同性愛者であることに悩まなくていい社会に

 格差は社会保障の面だけではないと坂田さん。

 「同性カップルが男女カップルと平等に扱われるようになることで、自分の存在を肯定できるようになる人はいっぱいいるはずなんです」

 「人生って、ほかにも悩まないといけないことがいっぱいあるじゃないですか。恋愛や仕事のこと、家族や友人のこと、生活や老後のこと、あげていくときりがありません。性的指向の悩みを乗り越えた私たちだって、いろいろ悩みながら生きている」

 「でも自分のセクシュアリティや性的指向に悩んで、ほかの悩みに行き着かない人もいるし、行き着く前に命を絶ってしまう人だっている。セクシュアルマイノリティであることで、未来を描けなくて、立ち止まってしまう。そんな社会は間違っているし、私たち世代で終わりにしないといけない」

 「平等なスタートラインに立って初めて、未来を描けるようになる。同性が好きだからといって引け目を感じることなく、自分を殺して人一倍がんばらないといけないと思うこともなく、希望や夢を持って生きられる社会になってほしい」

 「そういう社会は、当事者でない人にとってもプラスになります」とスティーガーさんが続ける。
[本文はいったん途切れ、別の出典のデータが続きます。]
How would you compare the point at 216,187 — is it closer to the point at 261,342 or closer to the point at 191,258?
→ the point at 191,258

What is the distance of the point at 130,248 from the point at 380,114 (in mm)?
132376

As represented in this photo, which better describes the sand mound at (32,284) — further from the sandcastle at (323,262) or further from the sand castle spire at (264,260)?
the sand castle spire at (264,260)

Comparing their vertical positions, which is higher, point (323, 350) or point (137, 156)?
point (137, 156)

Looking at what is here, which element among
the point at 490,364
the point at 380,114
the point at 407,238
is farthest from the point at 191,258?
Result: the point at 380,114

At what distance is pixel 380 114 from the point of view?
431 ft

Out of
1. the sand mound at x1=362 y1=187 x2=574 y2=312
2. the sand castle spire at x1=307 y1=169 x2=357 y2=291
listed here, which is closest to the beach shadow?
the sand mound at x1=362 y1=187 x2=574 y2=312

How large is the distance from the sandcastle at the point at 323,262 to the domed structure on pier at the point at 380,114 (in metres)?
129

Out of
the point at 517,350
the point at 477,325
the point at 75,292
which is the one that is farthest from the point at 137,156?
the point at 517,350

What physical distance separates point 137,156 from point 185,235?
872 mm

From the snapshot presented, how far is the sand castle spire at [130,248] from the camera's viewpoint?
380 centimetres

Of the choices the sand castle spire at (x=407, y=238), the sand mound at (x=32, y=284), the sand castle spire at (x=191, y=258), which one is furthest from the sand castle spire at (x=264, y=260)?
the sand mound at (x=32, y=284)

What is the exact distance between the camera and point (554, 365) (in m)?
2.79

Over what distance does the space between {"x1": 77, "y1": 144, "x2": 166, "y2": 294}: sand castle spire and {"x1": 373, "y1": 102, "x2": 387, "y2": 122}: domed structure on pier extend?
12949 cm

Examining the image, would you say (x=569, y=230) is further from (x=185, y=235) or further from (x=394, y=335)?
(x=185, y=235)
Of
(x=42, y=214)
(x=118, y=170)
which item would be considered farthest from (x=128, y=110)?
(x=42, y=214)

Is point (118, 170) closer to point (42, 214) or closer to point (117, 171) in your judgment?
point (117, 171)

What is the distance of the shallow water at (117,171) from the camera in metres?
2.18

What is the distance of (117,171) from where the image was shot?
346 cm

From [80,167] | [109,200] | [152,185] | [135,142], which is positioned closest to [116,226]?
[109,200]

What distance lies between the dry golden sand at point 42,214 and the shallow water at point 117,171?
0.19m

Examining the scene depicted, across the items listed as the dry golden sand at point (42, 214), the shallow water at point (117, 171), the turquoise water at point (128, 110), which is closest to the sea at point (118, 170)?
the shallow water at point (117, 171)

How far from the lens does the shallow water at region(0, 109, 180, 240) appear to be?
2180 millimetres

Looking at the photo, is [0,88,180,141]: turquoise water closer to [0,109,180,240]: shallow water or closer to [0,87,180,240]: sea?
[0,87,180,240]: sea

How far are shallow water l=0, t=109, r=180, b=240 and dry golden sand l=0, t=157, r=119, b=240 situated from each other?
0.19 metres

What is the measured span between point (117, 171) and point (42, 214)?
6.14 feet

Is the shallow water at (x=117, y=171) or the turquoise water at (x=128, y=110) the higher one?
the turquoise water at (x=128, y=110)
 「自分を否定することには意味がない。悩まなくていいことは、悩まなくていい。同性婚制度ができることで、愛し合っているふたりが誰でもわかりやすく、一緒にいることができる社会になる。それは、セクシュアリティや性的指向、ジェンダーのアイデンティティによって自分を否定することがなくなる、大きな一歩になるはずです」

このままにすることは差別を強化することになる

 京都で坂田さん・スティーガーさんの話を聞いた翌日のこと。ところ変わって、東京地裁では「結婚の自由をすべての人に訴訟」(同性婚訴訟)の期日が開かれていた。

 裁判は傍聴席の定員オーバーで、傍聴抽選券が配られることになった。原告団はじっと裁判官の反応を見守り、満席の法廷は固唾をのんで、「大きな一歩」への挑戦を見守っている。

 「現行の法律は、同性カップルの婚姻の機会を永久にはく奪し、『同性の婚姻は尊重に値しない』というメッセージを社会に対して出しつづけ、差別を強化しつづけています」

 弁護士は、原告たちの思春期の苦しみを法廷で代弁し始めた。

 死にたかったという原告のこと、早く歳を取りたかったという原告のこと、自分を隠し、否定しながら生きていたという原告のことを。

 「原告らは、育った場所も年代も家庭環境も異なるにもかかわらず、性的指向によって、思春期にみな一様に、将来を悲観し、差別感情を内面化する経験をしています」

 「原告らの経験は社会の差別意識のためであり、その差別意識を生み出しているのは、法のあり方や存在自体です」

 原告の何人かが、弁護士の言葉に頷く。坂田さんとスティーガーさんが暮らす町家の輪郭が、静寂の内に浮かび上がる。

 その中には、坂田さんが「自分はセクシュアルマイノリティだからダメなんだ」と思っていた長い時間や、スティーガーさんが「自分は何者か」を分かった瞬間が含まれている。そしてふたりが出会い、自らのアイデンティティに自信を持ち、ともに生きるようになってもまだ、あの家はふたりのものではなく、制度は変わらないという事実が、行くあてもなく法廷を漂っている。

 「私たちは乗り越えた、もう大丈夫だ」と言いながら、ふたりは今でも、自分たちの愛し合う関係が差別を受けていることを分かっている。

 「憲法24条の趣旨は、個人の尊厳と、両性の平等です」弁護士は続ける。

 「婚姻は、人が社会生活を営む権利・利益と結びつく重要なもの。同性間の婚姻を認めないことは、婚姻について同性カップルの自律的な決定を奪い、『個人の尊厳』を、深く毀損するものです」

 「愛する人と結婚すること」は、人間の尊厳と深くむすびつく「基本的人権」である。同性婚の制度を通じて日本社会が「愛」を平等に扱うようになり、愛し合う全「ふうふ」の「人権」が守られるようにならない限り、ふたりの不安は完全には消えない。